Intense regulatory scrutiny by the government, the Reserve Bank of India (RBI) and an expert panel led by Y.H. Malegam appointed by the banking regulator brought these weaknesses to sharp focus. These include failure by state-run banks in management and monitoring of risk as well as its audits, the central bank informed a parliamentary panel led by Congress leader Veerappa Moily that tabled its report in Parliament in August 2018. The central bank also acknowledged certain gaps in its powers to regulate public sector banks.
Gatekeepers, including board members of the bank, auditors and the banking regulator, could not see the fraud happening, just as in the case of the distressed Infrastructure Leasing & Financial Services (IL&FS).
Ved Jain, former president of accounting rule maker Institute of Chartered Accountants of India (ICAI) said if a fraud of the size detected in PNB could take place, there was little assurance that another one cannot happen or has not happened in other banks.
According to RBI, none of the bank’s audit reports brought out the gaps in the processes followed at PNB’s Brady House Branch in Mumbai since 2011. Hence, directors on the board of the bank had no means to be aware of these irregularities as they banked entirely on the information provided by the management.
Nirav Modi’s lawyer Vijay Aggarwal declined to offer comments for this story.
“The board of directors of banks and their risk management committee should be held responsible for the fraud of such magnitude," said Jain.
PNB maintains the fraud was not the result of a systemic problem. “It was one of the people’s issues and it was happening in one of the branches. The moment this surfaced, we took corrective action. We started filing with the regulatory authority and we started filing with the investigation agencies," the bank informed parliamentarians.
The increasing number of bank frauds has led to bankers becoming very cautious in making lending decisions, said experts. According to RBI data, over 5,900 bank frauds involving over ₹32,300 crore were reported in 2017-18. Pavan Kumar Vijay, founder of advisory firm Corporate Professionals, said that lenders have become cautious after the fraud. “All banks should come together and work out a standardized process of giving loans," Vijay said.

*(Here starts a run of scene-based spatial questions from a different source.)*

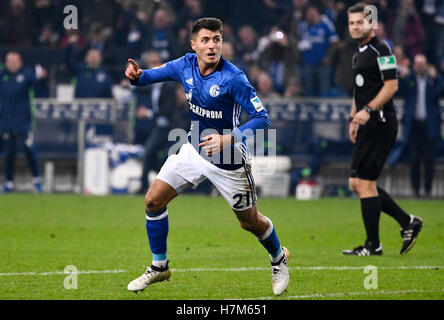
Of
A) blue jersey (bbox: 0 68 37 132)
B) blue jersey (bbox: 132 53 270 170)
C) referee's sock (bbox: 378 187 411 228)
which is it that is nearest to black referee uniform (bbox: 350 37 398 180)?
referee's sock (bbox: 378 187 411 228)

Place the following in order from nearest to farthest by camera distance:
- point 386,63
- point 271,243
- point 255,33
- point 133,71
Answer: point 271,243 < point 133,71 < point 386,63 < point 255,33

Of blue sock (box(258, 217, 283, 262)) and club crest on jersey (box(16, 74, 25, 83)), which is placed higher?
club crest on jersey (box(16, 74, 25, 83))

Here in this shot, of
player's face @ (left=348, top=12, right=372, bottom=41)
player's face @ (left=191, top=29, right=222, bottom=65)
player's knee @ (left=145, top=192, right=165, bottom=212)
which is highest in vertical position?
player's face @ (left=348, top=12, right=372, bottom=41)

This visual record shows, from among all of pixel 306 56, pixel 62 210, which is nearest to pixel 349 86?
pixel 306 56

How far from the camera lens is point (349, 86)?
18.5 metres

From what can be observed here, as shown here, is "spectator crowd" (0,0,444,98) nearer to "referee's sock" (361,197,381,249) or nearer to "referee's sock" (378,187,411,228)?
"referee's sock" (378,187,411,228)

PNB is now getting back on its feet. It reported a net profit of ₹246.5 crore in the December quarter of FY19, recovering from three consecutive quarters of loss.

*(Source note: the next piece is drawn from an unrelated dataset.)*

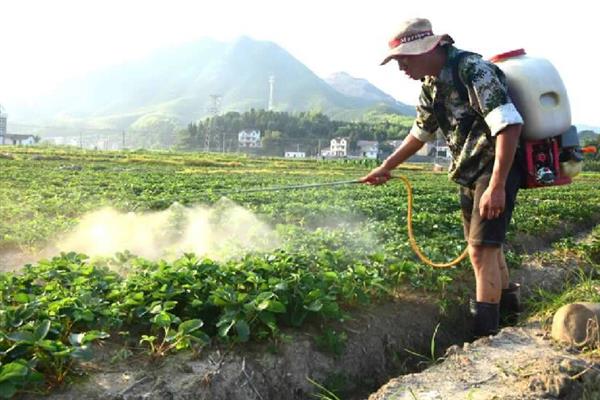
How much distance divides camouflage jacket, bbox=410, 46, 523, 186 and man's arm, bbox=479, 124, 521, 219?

“The development is positive and we are happy about it," a senior PNB official said after news emerged about Nirav Modi’s arrest in the UK.
The PNB fraud also brought to light serious differences between the finance ministry and RBI about the regulator’s powers. The RBI holds that not all provisions of the Banking Regulation Act, 1937, applies to state-run banks, especially those relating to hiring and firing of chairmen and managing directors of public sector banks as well as in removing other managerial persons from office. The finance ministry, however, maintains that the central bank has adequate supervisory powers, including inspection of banks’ books and examining directors and other officers under oath.
Also, withdrawal of all loan restructuring schemes and a revised framework for resolution announced by the RBI in February 2018 had increased the transparency in the banking sector. Transparent reporting of bad loans and provisioning requirements has lowered the net profits of several state-owned banks in the first half of the current fiscal. Thirteen state-run banks reported a combined net loss of over ₹21,000 crore in the first half of FY19, compared to 11 reporting a combined net loss of over ₹6,800 crore in the same period a year ago, as per official data.